The skies will be dark and silent over Colorado Springs, Colo., on Saturday. Because of the recession, city officials canceled their Fourth of July fireworks display, a three-decade-old extravaganza that was one of the biggest Independence Day parties in the state.
More than 50,000 people usually turn out for the show at Memorial Park, which traditionally features the Colorado Springs Philharmonic Orchestra booming not one, not two, but six howitzer cannons in time to Tchaikovsky’s “1812 Overture.” But this year, the army of donors who fund the pyrotechnics have cut back, and the city itself couldn’t find enough money to pay for the city crews who keep watch.
With the recession, now in its 19th month, eating away at state and local budgets everywhere, it will be a silent Fourth for many communities across the country that have canceled their annual shows.
In others, where planning was well under way, officials have decided to go ahead with this year’s celebrations but have already said they could eliminate next year’s displays.
Pyrotechnics not the only expense
Usually, as in Colorado Springs, local businesses or the Chamber of Commerce pay for the event itself. But for the cities themselves, “there are a lot of [other] costs involved,” said Allan Fung, mayor of Cranston, R.I.
There’s overtime for police, fire and emergency crews; a big public works cleanup effort; and liability insurance to consider, Fung said. Such expenses can be tough to justify when many communities are instituting or considering layoffs, service reductions and tax increases.

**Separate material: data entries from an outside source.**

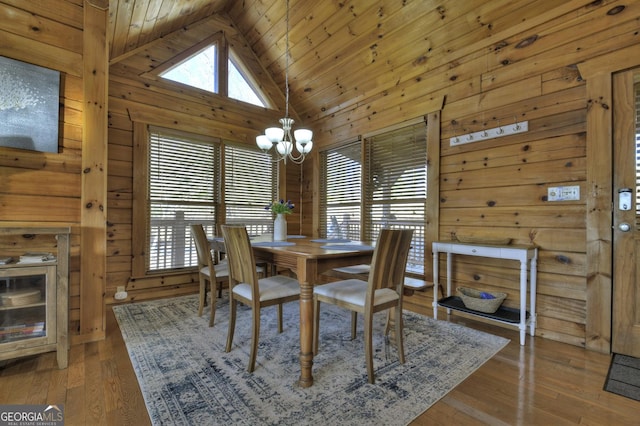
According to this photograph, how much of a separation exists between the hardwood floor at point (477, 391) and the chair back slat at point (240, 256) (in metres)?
0.83

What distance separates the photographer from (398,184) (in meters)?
3.64

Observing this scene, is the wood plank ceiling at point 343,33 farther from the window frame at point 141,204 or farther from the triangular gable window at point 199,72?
the window frame at point 141,204

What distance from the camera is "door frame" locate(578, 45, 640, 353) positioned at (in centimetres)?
217

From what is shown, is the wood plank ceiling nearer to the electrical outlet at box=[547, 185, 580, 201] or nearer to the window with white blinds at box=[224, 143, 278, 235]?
the window with white blinds at box=[224, 143, 278, 235]

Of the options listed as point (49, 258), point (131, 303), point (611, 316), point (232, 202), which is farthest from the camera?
point (232, 202)

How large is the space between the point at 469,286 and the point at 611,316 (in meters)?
1.01

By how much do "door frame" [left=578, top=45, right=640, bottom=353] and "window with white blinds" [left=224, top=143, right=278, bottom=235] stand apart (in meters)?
3.72

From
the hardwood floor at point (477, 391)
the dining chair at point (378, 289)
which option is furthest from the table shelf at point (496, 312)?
the dining chair at point (378, 289)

“This year, I had to shift my resources” to keep a municipal swimming pool open, Fung said.
Dozens of small and medium-size cities have made similar calculations this year:
- Springfield, Mo., is hosting the National Fireworks Association’s annual convention next year, making this Independence Day an ideal opportunity to show off. But for the first time in 27 years, it canceled its annual Firefall celebration, which usually brings 70,000 people to Greene County.
- In nearby Nixa, Mo., the Chamber of Commerce decided it couldn’t afford to spend $12,000 to salvage the annual Sky High celebration. City officials canceled funding because the collapse of the local construction industry sharply reduced tax revenue. When you take that much business out of a community, that hits everybody — hits the city, all our businesses,” Chamber President Sharon Whitehill Gray said..
- In Flint, Mich., which has laid off some city workers to address a $14 million budget deficit, officials canceled the annual Fireworks Festival before the local Downtown Development Authority stepped in last month with a $10,000 donation. Last week, the city canceled the show again. A city spokesman said the donation came too late for officials to complete plans for police and other services “in the midst of staff reduction.”
- Similarly, officials in Charles Town, W.Va., held out hope that public donations would salvage their annual show, which they said lost $17,000 last year. But the fundraising drive fell short, and the display was canceled Wednesday.
Communities, businesses pass the hat
In numerous other communities, residents and businesses have decided that the national birthday tradition is worth preserving, even in rough times.
“These are the things people look forward to,” said David Roefaro, mayor of Utica, N.Y., where officials and organizers shifted spending from other “non-essential” programs to celebrate Independence Day.The inner workings of fireworks
“These are the things people want to come out and see,” Roefaro said. “They love the fireworks. It’s part of America.”
In Gilbertsville, Ky., Walter Taylor, managing partner of Kentucky Dam Marina, teamed up with other businesses and community leaders to raise $5,000 to save the annual show at Lake Bartley Resort after the state canceled July Fourth displays in state parks.
“It didn’t take us maybe an hour to get the funds necessary to have a decent show, and that’s what we’ve done,” Taylor said. “We just didn’t want it to stop.”
Similar late fundraising drives rescued major fireworks shows in Cleveland; Fort Wayne, Ind.; Tulsa, Okla.; Fort Myers, Fla.; Sioux Falls, S.D.; and Kailua, Hawaii.
“The private sponsors and businesses have stepped up huge,” said Scott Carvill of Kailua, where a community group raised tens of thousands of dollars to save the city’s celebration.
In other communities where planning was already well under way, the show will go on this year — but next year is another story.
One of the country’s biggest celebrations, the Dueling Barges Fireworks Extravaganza in New Orleans, could be bowing out this weekend. The display, ranked the nation’s best in a survey by the online travel agency priceline.com, draws nearly a quarter-million people a year, but organizers said they had no money to continue next year.
In Salt Lake City, Utah, this weekend’s annual show at Sugar House Park, the biggest in the state, also could be the last after the Park Authority said it needed to shift its resources to upkeep. Lex Hemphill, president of the Park Authority board, said the authority’s $27,000 share of the expenses ate up nearly half of its annual rental revenue.
“Nobody on the board is happy to be facing this,” Hemphill said. But “we just have a greater demand for the use of that money now than fireworks.”